(Scene-based reasoning records)
------------------------

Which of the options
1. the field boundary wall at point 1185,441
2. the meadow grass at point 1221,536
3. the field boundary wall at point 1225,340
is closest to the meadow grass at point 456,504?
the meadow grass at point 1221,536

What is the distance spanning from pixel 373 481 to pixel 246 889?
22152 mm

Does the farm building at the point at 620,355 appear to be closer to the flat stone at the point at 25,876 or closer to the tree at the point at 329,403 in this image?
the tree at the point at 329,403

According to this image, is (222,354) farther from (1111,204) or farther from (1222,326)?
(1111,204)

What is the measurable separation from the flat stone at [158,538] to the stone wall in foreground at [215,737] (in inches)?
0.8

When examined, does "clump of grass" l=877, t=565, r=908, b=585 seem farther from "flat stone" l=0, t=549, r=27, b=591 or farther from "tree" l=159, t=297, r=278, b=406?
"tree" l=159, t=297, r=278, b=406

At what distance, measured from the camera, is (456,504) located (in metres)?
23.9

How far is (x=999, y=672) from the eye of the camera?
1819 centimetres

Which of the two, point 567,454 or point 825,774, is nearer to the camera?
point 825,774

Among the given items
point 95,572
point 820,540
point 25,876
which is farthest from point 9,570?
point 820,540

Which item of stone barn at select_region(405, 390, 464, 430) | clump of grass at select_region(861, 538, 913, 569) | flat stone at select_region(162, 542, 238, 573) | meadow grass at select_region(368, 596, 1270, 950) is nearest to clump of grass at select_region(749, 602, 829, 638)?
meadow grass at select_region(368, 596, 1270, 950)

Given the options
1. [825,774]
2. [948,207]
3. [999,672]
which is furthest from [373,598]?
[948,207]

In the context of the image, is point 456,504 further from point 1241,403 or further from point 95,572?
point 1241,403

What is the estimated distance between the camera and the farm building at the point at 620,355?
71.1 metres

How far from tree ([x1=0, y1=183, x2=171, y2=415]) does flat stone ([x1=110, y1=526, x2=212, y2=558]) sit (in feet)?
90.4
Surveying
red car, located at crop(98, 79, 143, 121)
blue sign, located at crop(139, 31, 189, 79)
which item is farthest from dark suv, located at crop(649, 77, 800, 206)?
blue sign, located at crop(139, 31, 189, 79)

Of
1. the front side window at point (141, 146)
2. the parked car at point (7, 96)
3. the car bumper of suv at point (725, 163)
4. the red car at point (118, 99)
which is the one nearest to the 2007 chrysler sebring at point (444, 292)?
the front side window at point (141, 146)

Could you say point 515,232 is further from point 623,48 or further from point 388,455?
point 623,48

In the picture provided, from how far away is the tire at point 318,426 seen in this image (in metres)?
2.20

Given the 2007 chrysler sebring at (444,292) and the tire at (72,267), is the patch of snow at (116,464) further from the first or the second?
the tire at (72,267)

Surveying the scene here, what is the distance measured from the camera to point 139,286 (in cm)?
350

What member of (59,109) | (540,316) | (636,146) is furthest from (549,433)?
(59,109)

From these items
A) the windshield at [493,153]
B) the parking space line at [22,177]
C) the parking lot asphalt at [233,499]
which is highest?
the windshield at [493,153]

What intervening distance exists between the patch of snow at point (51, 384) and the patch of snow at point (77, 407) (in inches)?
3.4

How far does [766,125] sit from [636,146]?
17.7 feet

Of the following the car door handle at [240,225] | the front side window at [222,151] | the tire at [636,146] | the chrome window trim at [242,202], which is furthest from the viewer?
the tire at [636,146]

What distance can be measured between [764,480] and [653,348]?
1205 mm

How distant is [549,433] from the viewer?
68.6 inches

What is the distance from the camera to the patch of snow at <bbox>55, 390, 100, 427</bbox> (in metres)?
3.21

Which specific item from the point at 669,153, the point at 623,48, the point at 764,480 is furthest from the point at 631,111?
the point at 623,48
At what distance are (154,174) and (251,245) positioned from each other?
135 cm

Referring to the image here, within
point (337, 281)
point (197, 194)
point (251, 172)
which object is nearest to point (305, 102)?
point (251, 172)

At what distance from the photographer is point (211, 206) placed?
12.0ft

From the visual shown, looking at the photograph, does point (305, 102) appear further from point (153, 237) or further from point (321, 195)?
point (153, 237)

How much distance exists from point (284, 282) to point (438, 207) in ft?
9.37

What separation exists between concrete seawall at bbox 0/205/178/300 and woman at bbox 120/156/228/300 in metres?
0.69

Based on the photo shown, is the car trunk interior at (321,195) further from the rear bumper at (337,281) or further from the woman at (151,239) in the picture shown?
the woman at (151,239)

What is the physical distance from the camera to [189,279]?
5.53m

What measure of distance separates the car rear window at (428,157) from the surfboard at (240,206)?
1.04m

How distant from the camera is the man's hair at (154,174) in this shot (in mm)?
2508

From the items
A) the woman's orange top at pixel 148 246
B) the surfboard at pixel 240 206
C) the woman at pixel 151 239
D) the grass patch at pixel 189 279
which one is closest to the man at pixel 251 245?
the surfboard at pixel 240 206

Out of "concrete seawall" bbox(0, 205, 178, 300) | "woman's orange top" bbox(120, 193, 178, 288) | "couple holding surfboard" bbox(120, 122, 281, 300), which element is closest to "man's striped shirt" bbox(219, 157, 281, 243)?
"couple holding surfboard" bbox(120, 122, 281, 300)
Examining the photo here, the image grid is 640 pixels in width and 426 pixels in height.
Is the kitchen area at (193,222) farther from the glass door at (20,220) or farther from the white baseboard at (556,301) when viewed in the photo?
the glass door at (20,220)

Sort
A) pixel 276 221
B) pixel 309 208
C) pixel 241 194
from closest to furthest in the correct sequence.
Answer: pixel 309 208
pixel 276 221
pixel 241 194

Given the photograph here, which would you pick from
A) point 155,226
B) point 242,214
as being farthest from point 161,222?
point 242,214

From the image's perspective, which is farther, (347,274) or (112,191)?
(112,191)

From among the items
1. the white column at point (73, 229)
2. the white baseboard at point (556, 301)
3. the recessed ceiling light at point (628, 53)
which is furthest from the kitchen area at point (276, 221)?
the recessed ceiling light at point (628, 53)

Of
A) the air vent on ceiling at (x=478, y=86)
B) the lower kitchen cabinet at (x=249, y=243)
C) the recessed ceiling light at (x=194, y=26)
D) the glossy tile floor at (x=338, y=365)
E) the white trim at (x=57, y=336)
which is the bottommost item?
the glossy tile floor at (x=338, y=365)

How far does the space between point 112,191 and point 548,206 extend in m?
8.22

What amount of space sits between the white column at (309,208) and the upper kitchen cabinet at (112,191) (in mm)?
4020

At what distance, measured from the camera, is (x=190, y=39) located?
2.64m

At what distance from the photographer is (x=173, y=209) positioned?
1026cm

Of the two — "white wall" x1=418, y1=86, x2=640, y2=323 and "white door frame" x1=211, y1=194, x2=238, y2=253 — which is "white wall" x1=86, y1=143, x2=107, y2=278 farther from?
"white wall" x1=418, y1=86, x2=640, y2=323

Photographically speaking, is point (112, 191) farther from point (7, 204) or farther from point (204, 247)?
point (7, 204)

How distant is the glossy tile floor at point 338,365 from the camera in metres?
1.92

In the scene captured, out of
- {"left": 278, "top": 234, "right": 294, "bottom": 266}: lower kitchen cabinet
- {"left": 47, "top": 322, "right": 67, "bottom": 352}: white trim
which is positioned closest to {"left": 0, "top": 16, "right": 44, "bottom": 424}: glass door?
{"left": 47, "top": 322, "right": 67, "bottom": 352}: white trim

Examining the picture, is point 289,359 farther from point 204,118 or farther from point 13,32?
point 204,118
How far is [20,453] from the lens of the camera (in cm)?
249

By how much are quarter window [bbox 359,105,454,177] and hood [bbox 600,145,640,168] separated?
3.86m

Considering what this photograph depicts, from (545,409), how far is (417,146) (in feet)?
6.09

------------------------

What you should do -> Write out once more the lines above beginning at the line with "Photographically speaking, is"; continue through the final line and stop there.

Output of the exercise ->
Photographically speaking, is point (112, 191) farther from point (7, 204) or farther from point (204, 247)?
point (7, 204)

How distant is the glossy tile floor at point 338,365 from the camera in metres?
1.92

In the scene captured, out of
- {"left": 278, "top": 234, "right": 294, "bottom": 266}: lower kitchen cabinet
- {"left": 47, "top": 322, "right": 67, "bottom": 352}: white trim
which is positioned closest to {"left": 0, "top": 16, "right": 44, "bottom": 424}: glass door?
{"left": 47, "top": 322, "right": 67, "bottom": 352}: white trim

Examining the picture, is point 289,359 farther from point 204,118 or farther from point 13,32?
point 204,118
How far is [20,453] from the lens of the camera (in cm)?
249

By how much are quarter window [bbox 359,105,454,177] and hood [bbox 600,145,640,168] separated?
3.86m

Considering what this photograph depicts, from (545,409), how far is (417,146) (in feet)?
6.09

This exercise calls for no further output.